I remember well how, just after the first mass rally on Chistoprudny Boulevard on December 5, 2011, a meeting was organized between the representatives of virtually every Moscow leftist group in existence. After a stormy debate, and regardless of the differences in ideological traditions and approaches, a majority of the participants agreed about the following: 1) the incipient protest was ours, and we would participate in it, and 2) understanding full well its political and social heterogeneity, we would fight for our place in it. This was the necessary minimum amount of political unity, the result of which was the systematic presence of the radical left in the protest movement, and, most importantly, the movement’s participants’ perception of leftists as an organic part. The movement’s emerging “red pole” clearly contrasted itself with the conservative approach of the Communist Party, which was actually working for the restoration of the lost stability of the political “managed democracy” machine.

As far as I know, nothing of the kind happened in December 2013 in Kiev. Ukraine’s radical leftists embraced the nascent protests only skeptically, resigning themselves to strictly passive or peripheral roles. Those who decided to support the movement and to participate in it did so only individually, without coordination. Meanwhile, ultra-right groups could boast the best potential in terms of personnel – even better than that of their Russian colleagues – and as such the best opportunities from the very beginning. They systematically forced small groups of left-wing demonstrators out of the fray. What would have happened if, from the very beginning, gathering all its available forces (I think this could be several hundred people), the radical left had consistently asserted its right to be on Maidan and openly promote its position? It is likely that, if faced with such an organized mass leftist presence, the right would have abstained from open conflict due, ultimately, to the threat of a negative impact on its public image among the majority of non-partisan protesters.

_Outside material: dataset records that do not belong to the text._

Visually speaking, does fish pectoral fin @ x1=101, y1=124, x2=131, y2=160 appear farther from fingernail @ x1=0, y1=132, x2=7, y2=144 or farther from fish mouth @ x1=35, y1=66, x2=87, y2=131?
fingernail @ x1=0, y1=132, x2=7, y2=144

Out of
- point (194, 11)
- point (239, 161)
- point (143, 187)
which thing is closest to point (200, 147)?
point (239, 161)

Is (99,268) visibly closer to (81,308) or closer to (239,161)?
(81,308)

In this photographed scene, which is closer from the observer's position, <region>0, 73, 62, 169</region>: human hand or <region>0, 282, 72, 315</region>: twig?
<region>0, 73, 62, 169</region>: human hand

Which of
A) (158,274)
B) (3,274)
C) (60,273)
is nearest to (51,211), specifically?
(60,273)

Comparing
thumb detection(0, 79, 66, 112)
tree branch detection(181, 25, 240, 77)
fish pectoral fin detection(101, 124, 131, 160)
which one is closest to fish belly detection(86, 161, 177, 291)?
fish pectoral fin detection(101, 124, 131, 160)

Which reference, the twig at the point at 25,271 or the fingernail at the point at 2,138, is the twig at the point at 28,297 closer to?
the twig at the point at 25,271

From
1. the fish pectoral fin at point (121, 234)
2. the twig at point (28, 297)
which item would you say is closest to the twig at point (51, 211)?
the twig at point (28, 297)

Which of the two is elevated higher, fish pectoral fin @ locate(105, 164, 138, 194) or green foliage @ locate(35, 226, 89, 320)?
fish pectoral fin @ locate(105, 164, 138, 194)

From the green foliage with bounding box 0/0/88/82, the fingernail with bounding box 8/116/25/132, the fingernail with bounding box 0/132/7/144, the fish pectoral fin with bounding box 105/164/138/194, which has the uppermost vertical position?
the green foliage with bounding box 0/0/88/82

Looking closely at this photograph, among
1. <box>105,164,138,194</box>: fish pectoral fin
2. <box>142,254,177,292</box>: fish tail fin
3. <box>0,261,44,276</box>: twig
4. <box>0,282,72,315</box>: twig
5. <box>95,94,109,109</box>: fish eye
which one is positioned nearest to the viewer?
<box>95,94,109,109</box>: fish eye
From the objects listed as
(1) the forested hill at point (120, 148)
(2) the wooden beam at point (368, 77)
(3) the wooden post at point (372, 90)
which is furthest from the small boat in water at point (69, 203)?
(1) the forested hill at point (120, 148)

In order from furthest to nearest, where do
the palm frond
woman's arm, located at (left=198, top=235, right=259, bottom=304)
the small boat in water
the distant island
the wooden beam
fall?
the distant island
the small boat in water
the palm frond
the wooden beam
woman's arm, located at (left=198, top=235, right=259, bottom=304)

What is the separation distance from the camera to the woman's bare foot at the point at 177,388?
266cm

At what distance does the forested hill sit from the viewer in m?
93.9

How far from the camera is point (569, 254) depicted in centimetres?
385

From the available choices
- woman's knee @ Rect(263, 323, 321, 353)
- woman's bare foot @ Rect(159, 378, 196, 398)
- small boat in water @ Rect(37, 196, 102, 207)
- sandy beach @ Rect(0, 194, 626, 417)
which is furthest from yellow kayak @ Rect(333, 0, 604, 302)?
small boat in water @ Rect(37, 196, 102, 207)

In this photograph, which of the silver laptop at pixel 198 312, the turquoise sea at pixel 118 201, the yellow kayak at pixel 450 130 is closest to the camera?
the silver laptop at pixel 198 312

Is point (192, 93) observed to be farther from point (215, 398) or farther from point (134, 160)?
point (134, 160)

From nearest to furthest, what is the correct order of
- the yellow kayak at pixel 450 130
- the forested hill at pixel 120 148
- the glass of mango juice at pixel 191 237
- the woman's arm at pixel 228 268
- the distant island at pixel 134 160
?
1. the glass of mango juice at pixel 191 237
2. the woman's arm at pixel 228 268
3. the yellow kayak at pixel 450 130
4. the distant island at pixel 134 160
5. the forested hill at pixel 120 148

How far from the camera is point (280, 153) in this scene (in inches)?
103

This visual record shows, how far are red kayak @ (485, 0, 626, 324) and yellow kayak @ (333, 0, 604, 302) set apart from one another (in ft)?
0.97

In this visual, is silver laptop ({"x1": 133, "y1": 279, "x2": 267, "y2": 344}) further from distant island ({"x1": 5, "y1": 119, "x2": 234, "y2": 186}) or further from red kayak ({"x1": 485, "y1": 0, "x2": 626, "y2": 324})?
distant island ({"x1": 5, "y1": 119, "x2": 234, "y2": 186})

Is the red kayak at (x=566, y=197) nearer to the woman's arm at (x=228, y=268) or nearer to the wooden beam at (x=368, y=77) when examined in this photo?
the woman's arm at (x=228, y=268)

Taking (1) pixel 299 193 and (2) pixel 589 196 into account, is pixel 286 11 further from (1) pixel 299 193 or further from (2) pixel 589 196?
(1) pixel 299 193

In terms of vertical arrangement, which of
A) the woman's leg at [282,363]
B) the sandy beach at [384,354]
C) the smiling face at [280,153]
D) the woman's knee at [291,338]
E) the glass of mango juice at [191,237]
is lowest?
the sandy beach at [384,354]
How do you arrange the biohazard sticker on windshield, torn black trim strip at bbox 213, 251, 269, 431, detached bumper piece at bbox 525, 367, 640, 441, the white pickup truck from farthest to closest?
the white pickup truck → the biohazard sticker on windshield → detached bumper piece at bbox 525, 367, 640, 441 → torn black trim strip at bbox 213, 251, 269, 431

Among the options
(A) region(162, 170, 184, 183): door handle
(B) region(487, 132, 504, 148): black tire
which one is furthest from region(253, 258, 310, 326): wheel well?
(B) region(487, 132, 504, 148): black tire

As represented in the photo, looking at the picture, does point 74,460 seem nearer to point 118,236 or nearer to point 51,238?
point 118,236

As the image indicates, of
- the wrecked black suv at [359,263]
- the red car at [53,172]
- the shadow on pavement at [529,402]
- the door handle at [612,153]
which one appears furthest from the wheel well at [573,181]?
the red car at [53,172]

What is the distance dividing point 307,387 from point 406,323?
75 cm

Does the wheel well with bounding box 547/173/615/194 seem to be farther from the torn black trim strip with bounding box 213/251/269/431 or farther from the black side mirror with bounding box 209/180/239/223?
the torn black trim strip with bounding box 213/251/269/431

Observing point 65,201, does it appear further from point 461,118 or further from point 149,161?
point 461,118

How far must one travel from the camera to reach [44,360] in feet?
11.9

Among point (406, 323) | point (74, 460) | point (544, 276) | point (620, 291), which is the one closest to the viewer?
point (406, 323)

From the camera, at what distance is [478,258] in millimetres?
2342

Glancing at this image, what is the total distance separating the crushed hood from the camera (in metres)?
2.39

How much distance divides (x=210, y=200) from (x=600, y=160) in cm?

Staking out space for a Left Sector would be crucial not only for the current moment, and not only for the search for supporters among the hundreds of thousands of protesters. It would allow for the construction of radical left forces in the post-revolutionary situation – which will probably be in the near future – when, finally, the Communist Part of Ukraine (KPU) puts a close to its ignominious existence. The current demand for a ban on the KPU (along with the Russian-speaking Party of Regions) – the protestors’ call for which is growing louder all the time – is connected not only with the anti-Communist tradition, but just as much with the KPU’s political program, which has linked its fate inextricably with the oligarchic clans and the reactionary pro-Russian lobby. From the very beginning of the crisis, the KPU unequivocally opposed the protest movement, calling on police to exact reprisals and, of course, supporting the “January 16 laws” unconditionally. Meanwhile a Left Sector, representing itself from the start as a part of the protest movement, could have rightfully challenged the accepted conflation of socialist alternatives in Ukraine with the bastard party of Petr Simonenko. A Left Sector could not only have been strengthened the movement from the inside, but could have also offered it an agenda, developed its radical-democratic vector, and supported and given a conscious political dimension to the creation of the “people’s councils” in the occupied regional administrations.

Alas, today, much is lost. The forces of stability, obviously, will prevail, and Ukraine will return to the shaky model of oligarchic consensus of competing clans and electoral parties. At the same time, nothing will be the same: having destroyed the fear of government force, the taste for resistance will remain in the flesh and blood of a politically active generation along with the experience of building barricades on Maidan. And this means that, more likely than not, history will provide Ukraine’s radical left with at least a few more chances to learn from its mistakes.